Friday, January 13, 2012

5 Essentials of a Healthy Meal Plan

Eating healthier doesn't have to be painful or leave you feeling deprived. Easy additions and substitutions boost the nutritional value of your meals without sacrificing flavor. Portion control helps you carve calories and fat out of a meal while still sitting down to a full plate of food. Use fresh food to cook quick, simple meals that place an emphasis on vegetables and avoid processed and convenience foods.
Portion Control
When meat is the star of your meal and everything else is relegated to supporting roles, you're probably eating more than a recommended serving as well as more fat than you need. Keep your servings of meat to 3 oz., which the American Cancer Society points out is about the same size as a deck of cards. A 3 oz. fish fillet is about the size of a checkbook. Use a smaller plate for meals to trick yourself into being satisfied with smaller servings.
Add Vegetables
Fill half of your plate with non-starchy vegetables to visually make up for eating less meat and for the health benefits. Vegetables contain essential vitamins, minerals, antioxidants and fiber, and are low in calories and fat. Eat a wide range of brightly colored vegetables, such as red peppers, broccoli, carrots, tomatoes and beets, for maximum nutrition. Two or three side dishes of individual vegetables is appealing but to save time, just stir fry a large heap of mixed vegetables.
Use Whole Grains
Whole grains are an excellent source of fiber, which makes you feel full and may help you eat less. A diet high in fiber also helps reduce your risk of developing heart disease and diabetes and keeps your bowels healthy. Make side dishes with whole-grain couscous, brown rice or whole-wheat pasta. Low-sugar bran muffins studded with fruit make a healthy dessert.
Cut Sodium
Diets high in sodium have been linked to heart disease, kidney disease and strokes, notes the Mayo Clinic.

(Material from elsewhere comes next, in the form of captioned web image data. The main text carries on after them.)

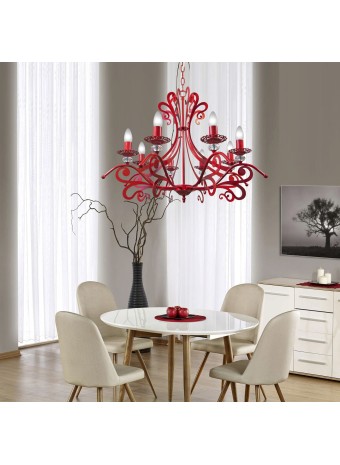   Описание люстры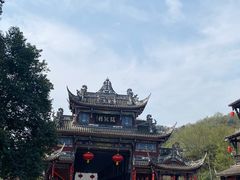 -崇州市街子古镇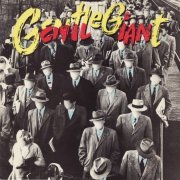 Gentle Giant - Civilian (1980) LP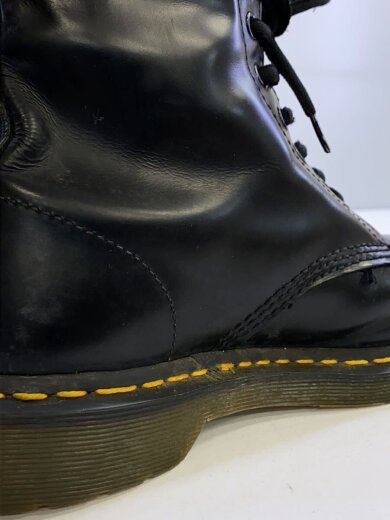 商品画像：ブーツ/US8/BLK/レザー/1490 8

While the body needs sodium to function well, most people get too much. Keep your intake under 2,300 mg per day, and if you have high blood pressure, diabetes or kidney disease, consume 1,500 g or less of sodium per day. Use alternatives to salt to flavor your dishes, such as pepper, spices, fresh or dried herbs, chili peppers, flavored vinegars or citrus juices.
Healthy Fats
You need fat in your diet, but it's essential to keep intake levels low and to use heart-healthy fats. When recipes call for cooking oil, use minimal amounts of oils high in polyunsaturated and monounsaturated fat, such as olive, canola or sunflower oils. Choose lean meats, trim visible fat and remove the skin from poultry. Eat more fish to get heart-healthy omega-3 fatty acids.